● 所给文本

****************************************

洛谷 P3164 [CQOI2014]和谐矩阵
高斯消元求解异或方程组
若\(i\)号灯影响\(j\)号灯,\(g_{j,i} = 1\)
消去其它行,用异或消去。 注意循环里的if语句不要缺少。
计算答案时记得跳过自由元。
#include<bits/stdc++.h>
using namespace std;
int n,m;
int g[2005][2005];
int ans[2005];
int main(){
scanf("%d%d",&n,&m);
for(int i = 0; i < n; ++ i)
for(int j = 1; j <= m; ++ j){
int id = i * m + j, ps;
ps = i * m + j; g[ps][id] = 1;
if(i > 0) ps = (i - 1) * m + j, g[ps][id] = 1;
if(i < n - 1) ps = (i + 1) * m + j, g[ps][id] = 1;
if(j > 1) ps = i * m + j - 1, g[ps][id] = 1;
if(j < m) ps = i * m + j + 1, g[ps][id] = 1;
}
int N = n * m;
int now = 1;
for(int i = 1; i <= N; ++ i){
int ps = now;
for(int j = now + 1; j <= N; ++ j){
if(g[j][i] > g[ps][i]) ps = j;
}
if(g[ps][i] == 0) continue;
if(ps != now){
for(int j = 1; j <= N + 1; ++ j)

****************************************

● 任务指令 1
根据和谐矩阵题解回答：
(a) 异或方程组用什么方法求解？
(b) 计算答案时应跳过什么？
(c) 变量 now 的初始值是多少？
● 任务指令 2
请从最后一行代码之后续写和谐矩阵题解。

****************************************

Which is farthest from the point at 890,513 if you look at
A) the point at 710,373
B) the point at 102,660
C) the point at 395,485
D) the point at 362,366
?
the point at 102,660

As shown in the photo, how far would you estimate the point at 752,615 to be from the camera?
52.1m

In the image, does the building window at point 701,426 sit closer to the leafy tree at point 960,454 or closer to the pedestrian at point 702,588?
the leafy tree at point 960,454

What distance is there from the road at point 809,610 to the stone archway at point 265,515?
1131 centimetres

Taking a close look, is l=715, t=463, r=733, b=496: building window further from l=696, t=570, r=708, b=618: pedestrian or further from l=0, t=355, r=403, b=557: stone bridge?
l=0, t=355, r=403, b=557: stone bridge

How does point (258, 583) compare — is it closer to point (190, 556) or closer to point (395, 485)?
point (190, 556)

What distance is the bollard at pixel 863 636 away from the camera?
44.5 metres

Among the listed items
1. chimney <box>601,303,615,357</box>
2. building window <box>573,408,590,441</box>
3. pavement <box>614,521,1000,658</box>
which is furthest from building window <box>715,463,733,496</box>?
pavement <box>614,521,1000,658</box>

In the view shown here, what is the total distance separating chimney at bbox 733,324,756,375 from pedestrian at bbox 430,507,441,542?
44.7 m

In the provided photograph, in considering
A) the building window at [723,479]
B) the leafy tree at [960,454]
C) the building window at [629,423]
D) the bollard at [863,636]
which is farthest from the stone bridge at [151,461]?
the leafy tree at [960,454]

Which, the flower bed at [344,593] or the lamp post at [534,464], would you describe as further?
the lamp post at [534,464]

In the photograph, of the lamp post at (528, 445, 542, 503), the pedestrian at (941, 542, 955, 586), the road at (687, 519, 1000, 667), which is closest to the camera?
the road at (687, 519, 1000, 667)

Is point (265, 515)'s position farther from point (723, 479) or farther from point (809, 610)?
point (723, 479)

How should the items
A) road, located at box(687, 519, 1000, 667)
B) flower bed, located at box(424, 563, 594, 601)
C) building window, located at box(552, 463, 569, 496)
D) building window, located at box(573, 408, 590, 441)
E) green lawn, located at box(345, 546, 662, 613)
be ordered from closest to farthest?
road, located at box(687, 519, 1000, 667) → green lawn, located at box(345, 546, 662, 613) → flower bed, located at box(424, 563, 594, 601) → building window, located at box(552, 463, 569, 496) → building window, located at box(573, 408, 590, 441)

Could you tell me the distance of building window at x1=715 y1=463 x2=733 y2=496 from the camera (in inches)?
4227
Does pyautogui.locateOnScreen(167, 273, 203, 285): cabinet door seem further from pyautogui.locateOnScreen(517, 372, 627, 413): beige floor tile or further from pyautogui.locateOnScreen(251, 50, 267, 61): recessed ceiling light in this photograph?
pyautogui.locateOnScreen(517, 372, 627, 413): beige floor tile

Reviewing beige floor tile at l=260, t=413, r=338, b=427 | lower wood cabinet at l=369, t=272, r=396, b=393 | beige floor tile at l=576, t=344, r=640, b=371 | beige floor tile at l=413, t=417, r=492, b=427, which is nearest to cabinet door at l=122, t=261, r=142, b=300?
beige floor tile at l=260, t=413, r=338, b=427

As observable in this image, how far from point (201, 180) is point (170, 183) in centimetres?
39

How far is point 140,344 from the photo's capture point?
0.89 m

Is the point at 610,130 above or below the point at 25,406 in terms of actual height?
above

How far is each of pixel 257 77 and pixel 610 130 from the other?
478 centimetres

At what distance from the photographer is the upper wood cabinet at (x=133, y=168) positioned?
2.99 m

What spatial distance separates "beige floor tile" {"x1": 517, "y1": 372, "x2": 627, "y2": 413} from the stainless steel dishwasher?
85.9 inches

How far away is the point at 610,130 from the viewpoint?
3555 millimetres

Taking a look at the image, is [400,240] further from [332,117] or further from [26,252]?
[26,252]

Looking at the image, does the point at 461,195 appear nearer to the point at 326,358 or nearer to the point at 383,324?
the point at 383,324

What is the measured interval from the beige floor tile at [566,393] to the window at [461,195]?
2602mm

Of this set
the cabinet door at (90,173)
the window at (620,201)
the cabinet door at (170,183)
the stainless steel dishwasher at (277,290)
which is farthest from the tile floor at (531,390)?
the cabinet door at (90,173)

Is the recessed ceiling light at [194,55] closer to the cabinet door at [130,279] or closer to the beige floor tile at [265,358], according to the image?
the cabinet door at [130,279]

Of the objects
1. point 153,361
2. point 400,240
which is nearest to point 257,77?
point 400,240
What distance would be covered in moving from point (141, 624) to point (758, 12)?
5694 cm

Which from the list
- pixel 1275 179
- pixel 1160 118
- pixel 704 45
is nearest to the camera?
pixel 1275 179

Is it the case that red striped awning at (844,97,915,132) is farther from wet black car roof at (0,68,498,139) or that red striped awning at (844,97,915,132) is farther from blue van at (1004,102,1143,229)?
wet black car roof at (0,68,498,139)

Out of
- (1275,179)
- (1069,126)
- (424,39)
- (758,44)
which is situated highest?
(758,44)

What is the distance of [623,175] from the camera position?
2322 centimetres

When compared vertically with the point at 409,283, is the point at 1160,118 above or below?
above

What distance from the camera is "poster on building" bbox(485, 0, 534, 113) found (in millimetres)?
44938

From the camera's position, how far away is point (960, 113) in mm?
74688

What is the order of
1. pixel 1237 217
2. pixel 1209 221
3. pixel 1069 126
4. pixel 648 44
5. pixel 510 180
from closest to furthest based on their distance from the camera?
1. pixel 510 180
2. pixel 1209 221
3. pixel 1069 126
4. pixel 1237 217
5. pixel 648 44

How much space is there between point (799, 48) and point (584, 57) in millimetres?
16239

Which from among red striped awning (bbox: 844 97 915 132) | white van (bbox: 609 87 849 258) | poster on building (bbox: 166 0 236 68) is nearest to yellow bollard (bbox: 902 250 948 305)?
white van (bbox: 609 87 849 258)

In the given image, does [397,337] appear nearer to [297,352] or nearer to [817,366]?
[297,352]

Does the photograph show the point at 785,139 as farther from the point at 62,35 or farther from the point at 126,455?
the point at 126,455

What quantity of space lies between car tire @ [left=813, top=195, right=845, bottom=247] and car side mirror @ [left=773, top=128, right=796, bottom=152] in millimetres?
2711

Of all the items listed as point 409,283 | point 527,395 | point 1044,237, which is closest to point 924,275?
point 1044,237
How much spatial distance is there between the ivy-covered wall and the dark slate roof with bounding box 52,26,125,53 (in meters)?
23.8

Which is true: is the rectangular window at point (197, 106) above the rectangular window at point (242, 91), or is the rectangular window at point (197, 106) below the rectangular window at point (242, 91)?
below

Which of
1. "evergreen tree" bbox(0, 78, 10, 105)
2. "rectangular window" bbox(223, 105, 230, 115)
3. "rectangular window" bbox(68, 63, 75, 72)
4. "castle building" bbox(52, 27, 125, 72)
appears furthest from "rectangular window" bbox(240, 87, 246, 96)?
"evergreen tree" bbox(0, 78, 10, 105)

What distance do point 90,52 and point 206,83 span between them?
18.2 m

****************************************

● 书面回答 1
(a) 高斯消元。
(b) 自由元。
(c) 1。

● 书面回答 2
swap(g[ps][j],g[now][j]);
}
for(int j = now + 1; j <= N; ++ j){
if(g[j][i] == 0) continue;
for(int k = 1; k <= N + 1; ++ k)
g[j][k] ^= g[now][k];
}
++ now;
}
for(int i = 1; i <= N; ++ i) ans[i] = 1;
for(int i = now - 1; i >= 1; -- i){
int ps = -1;
for(int j = 1; j <= N; ++ j)
if(g[i][j] == 1) { ps = j; break; }
for(int j = N; j > ps; -- j){
g[i][N + 1] ^= (g[i][j] & ans[j]);
}
ans[ps] = g[i][N + 1];
}
for(int i = 0; i < n; ++ i){
for(int j = 1; j <= m; ++ j)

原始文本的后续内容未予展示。